→ **Exercise**
Can you write out every line of the records below as a numbered list, leaving out any blank lines?

(Excerpts from a spatial dataset)
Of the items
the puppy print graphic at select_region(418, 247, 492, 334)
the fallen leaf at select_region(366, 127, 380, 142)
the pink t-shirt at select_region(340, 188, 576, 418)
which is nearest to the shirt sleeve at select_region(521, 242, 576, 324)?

→ **Reply to the exercise**
1. Of the items
2. the puppy print graphic at select_region(418, 247, 492, 334)
3. the fallen leaf at select_region(366, 127, 380, 142)
4. the pink t-shirt at select_region(340, 188, 576, 418)
5. which is nearest to the shirt sleeve at select_region(521, 242, 576, 324)?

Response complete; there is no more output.